Data shown.
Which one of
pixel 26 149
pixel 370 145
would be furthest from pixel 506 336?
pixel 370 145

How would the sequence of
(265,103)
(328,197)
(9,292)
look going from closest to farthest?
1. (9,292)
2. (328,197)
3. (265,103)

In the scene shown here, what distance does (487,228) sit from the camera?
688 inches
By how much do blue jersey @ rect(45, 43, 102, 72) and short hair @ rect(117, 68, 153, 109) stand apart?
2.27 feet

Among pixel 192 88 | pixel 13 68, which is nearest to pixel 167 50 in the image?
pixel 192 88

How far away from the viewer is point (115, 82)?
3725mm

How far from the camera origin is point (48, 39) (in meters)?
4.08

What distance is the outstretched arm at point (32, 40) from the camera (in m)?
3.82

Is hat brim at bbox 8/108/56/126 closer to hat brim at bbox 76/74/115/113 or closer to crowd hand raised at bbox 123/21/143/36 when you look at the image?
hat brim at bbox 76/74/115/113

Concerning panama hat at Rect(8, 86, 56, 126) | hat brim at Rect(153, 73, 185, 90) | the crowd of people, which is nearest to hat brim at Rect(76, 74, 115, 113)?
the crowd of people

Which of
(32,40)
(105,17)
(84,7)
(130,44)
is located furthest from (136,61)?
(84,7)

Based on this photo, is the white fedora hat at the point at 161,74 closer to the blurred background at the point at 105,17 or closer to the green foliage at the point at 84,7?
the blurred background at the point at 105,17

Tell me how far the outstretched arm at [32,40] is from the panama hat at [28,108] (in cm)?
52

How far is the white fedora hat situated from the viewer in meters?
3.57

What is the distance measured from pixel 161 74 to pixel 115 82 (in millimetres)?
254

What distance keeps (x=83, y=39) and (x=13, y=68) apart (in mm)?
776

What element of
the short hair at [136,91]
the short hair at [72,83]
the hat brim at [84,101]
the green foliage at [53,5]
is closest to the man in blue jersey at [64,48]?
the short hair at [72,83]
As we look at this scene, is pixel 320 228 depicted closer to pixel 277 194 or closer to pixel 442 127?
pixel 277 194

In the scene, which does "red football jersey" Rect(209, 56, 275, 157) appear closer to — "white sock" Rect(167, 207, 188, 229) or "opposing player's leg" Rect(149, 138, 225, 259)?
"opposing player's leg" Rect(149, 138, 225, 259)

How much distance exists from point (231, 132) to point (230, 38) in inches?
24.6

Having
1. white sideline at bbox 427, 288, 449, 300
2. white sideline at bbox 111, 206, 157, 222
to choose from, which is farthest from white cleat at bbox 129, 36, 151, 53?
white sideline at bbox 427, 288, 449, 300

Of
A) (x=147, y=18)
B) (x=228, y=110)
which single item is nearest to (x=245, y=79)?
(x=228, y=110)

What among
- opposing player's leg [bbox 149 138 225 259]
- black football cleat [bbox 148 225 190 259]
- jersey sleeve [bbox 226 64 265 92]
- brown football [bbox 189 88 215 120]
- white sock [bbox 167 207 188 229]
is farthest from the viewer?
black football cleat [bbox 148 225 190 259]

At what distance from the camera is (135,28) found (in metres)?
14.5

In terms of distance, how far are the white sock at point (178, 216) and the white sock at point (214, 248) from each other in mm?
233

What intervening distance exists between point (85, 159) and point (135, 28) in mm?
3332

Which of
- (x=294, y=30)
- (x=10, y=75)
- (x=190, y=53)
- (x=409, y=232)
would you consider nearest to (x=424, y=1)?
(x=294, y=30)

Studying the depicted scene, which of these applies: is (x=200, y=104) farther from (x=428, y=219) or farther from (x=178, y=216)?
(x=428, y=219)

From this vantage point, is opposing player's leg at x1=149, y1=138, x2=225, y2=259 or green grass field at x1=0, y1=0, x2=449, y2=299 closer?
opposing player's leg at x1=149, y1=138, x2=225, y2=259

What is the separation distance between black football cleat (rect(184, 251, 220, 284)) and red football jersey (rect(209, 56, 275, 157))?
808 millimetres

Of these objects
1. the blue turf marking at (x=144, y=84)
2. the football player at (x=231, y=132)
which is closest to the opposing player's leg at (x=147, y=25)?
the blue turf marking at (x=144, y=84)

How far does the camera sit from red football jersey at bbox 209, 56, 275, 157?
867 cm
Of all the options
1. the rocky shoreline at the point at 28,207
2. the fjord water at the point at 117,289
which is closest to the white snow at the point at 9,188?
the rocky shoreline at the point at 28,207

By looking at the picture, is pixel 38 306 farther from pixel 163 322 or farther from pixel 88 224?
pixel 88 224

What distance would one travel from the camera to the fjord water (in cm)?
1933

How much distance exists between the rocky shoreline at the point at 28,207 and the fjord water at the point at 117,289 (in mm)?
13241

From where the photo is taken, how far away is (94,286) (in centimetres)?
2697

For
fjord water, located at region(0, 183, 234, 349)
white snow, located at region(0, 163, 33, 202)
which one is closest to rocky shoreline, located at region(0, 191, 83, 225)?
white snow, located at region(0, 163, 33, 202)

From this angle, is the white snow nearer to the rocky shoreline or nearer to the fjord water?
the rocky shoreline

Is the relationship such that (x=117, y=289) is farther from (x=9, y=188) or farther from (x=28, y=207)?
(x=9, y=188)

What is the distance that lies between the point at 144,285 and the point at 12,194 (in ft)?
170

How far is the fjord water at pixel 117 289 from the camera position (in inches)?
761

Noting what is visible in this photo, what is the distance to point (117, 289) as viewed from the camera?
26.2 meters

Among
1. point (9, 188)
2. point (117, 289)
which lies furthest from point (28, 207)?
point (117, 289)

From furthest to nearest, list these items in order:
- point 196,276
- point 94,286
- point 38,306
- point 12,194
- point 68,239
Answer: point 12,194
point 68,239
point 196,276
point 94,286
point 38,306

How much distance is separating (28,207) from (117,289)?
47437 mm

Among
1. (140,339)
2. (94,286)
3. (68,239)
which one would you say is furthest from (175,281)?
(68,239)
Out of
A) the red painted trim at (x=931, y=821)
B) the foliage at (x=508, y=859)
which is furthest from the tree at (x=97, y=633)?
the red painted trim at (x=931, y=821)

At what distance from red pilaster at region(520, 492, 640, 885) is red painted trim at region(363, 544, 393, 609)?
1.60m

Exercise objective.
Collect every line of the rows above that contains the word "image", copying each line in full.

Output for this exercise.
Among pixel 192 88 | pixel 13 68, which is nearest to pixel 167 50 in the image?
Is hat brim at bbox 8/108/56/126 closer to hat brim at bbox 76/74/115/113 or closer to crowd hand raised at bbox 123/21/143/36 when you look at the image?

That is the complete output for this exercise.